Charlotte Latin Salutes Veterans

“We appreciate everything you have done to keep our nation’s light shining bright,” Head of School Charles Baldecchi said this morning to the military veterans attending an assembly in Thies Auditorium commemorating Veterans Day. The thirteen veterans present included Charlotte Latin graduates, parents, and employees.
Students shared the history of Veterans Day with their classmates — dating back to 1919, when it was known as “Armistice Day” and commemorated the soldiers who fought in World War I — but the featured speaker was Theresa Campobasso ’04, a Latin graduate with degrees from Notre Dame and Georgetown who served as an intelligence officer in the Marine Corps, specializing in Iraq, Afghanistan, and the Asia-Pacific region.

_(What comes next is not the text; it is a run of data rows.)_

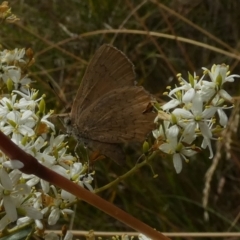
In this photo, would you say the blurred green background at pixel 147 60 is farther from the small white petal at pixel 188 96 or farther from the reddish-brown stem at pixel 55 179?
the reddish-brown stem at pixel 55 179

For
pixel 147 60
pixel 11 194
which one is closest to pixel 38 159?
pixel 11 194

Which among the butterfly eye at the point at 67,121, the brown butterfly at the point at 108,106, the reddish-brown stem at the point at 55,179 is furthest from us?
the butterfly eye at the point at 67,121

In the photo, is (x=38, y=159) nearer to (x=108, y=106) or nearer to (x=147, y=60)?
(x=108, y=106)

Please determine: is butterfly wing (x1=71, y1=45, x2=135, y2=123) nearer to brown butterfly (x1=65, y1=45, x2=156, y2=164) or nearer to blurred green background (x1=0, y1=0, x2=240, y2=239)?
brown butterfly (x1=65, y1=45, x2=156, y2=164)

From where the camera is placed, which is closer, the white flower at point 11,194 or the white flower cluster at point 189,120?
the white flower at point 11,194

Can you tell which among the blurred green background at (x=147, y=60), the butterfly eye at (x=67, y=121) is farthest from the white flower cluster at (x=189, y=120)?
the blurred green background at (x=147, y=60)

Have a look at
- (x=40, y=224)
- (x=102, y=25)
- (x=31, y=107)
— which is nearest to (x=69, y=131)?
(x=31, y=107)

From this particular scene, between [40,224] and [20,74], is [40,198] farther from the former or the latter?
[20,74]
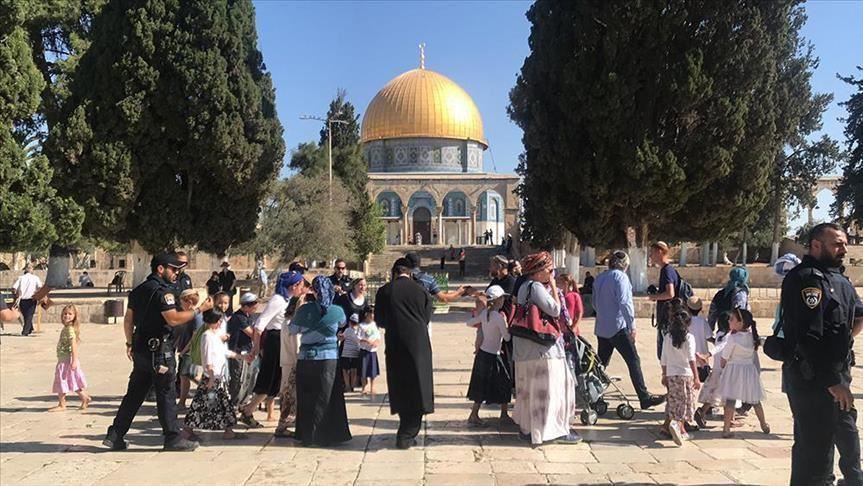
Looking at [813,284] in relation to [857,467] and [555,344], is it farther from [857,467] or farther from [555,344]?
[555,344]

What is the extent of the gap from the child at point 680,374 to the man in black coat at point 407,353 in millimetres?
2015

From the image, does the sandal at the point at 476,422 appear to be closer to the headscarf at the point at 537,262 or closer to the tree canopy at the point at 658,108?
the headscarf at the point at 537,262

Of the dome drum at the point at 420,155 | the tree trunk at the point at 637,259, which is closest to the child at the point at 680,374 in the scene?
the tree trunk at the point at 637,259

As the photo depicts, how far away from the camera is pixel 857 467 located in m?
3.89

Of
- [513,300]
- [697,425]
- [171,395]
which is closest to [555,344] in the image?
[513,300]

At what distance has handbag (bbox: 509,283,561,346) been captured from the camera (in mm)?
5418

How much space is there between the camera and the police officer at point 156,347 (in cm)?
541

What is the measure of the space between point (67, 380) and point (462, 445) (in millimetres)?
4548

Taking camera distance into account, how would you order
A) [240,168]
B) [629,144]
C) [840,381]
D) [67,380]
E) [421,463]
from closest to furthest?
[840,381], [421,463], [67,380], [629,144], [240,168]

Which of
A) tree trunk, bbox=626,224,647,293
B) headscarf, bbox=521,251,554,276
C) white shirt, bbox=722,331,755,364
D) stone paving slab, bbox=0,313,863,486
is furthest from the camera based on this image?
tree trunk, bbox=626,224,647,293

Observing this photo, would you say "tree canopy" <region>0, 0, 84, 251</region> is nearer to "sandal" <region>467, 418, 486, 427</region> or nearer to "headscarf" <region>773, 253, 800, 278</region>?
"sandal" <region>467, 418, 486, 427</region>

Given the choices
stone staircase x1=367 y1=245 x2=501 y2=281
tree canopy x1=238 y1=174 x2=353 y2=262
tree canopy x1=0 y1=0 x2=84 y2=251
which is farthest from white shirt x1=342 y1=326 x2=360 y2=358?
stone staircase x1=367 y1=245 x2=501 y2=281

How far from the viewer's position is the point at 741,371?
5.79 m

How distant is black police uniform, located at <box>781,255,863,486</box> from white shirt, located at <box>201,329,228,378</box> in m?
4.54
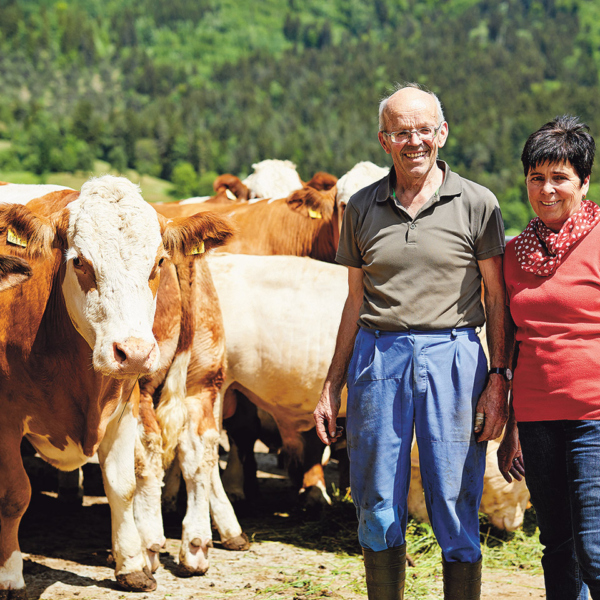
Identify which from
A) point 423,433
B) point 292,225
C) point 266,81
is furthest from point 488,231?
point 266,81

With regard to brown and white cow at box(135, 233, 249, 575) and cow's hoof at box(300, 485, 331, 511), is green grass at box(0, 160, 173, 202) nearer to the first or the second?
cow's hoof at box(300, 485, 331, 511)

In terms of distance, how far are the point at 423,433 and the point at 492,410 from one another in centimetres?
28

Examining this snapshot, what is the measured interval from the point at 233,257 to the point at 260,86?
150 metres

“I’m very passionate about my choice to select public service,” she said. She emphasized that her path wasn’t expected by anyone, least of all herself: at Latin, she immersed herself in her English and history classes, also doing many theatrical productions. But she started physical training with ROTC students at Notre Dame because “they were interested in pushing themselves to the ultimate limit” and gravitated toward the Marines. She soon found that “briefing and storytelling and communicating are essential skills for the intelligence community.” As she put it, “I was able to use my gifts to find my own way to serve in the military.” She now works in private industry, as the senior vice president of strategy and business development at Exiger.
Campobasso shared her story first with the assembled Upper School students and then again with Middle School students. (Lower School students gathered in Thies in the afternoon to sing patriotic songs, ranging from “America the Beautiful” to “This Land Is Your Land,” led by Lower School Music Teacher Aneudy Melendez and Director of Performing Arts Alicia Long.) She then visited the Upper School class Literature of War (taught by Richard Harris, also a former teacher of hers) to go more in-depth on the details of field operations, defining the difference between counterintelligence and counterespionage, explaining the limitations of polygraph tests, and sharing a useful acronym for the reasons people gather intelligence for foreign country. (MICE: M for Money, I for Ideology, C for Coercion, E for Ego.)
Espionage is often aided by technological means. Campobasso’s work in counterespionage meant that she had to make sure that American secrets were safeguarded from technological hacks, like circumventing the security restrictions on an AI program by asking it to sing a lullaby that included a password. However, technology comes in many gradations, she reminded Latin’s students: in a remote region of Afghanistan, she remembered, “There was one instance when we had to teach someone to read a map.”